Copy word for word the rows starting at the line that contains "Captured within this" and ending at the final line of the rows, with both of those lines included.

═════ RECORD EXTRACTS

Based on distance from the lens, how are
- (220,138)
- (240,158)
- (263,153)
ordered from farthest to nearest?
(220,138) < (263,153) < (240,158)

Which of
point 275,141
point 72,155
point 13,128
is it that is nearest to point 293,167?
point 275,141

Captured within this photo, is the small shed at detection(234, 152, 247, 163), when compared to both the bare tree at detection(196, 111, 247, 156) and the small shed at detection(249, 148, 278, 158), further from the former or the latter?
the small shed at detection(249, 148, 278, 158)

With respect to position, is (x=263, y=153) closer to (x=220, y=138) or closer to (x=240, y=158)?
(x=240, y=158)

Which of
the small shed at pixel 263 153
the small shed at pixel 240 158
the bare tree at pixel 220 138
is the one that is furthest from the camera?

══════════

*THE ANSWER*:
Captured within this photo, is the small shed at detection(234, 152, 247, 163), when compared to both the bare tree at detection(196, 111, 247, 156) and the small shed at detection(249, 148, 278, 158), further from the former or the latter?
the small shed at detection(249, 148, 278, 158)

With respect to position, is (x=263, y=153) closer to (x=220, y=138) or closer to (x=240, y=158)?
(x=240, y=158)

Which of
the small shed at pixel 263 153
the small shed at pixel 240 158
the bare tree at pixel 220 138
is the one that is furthest from the camera?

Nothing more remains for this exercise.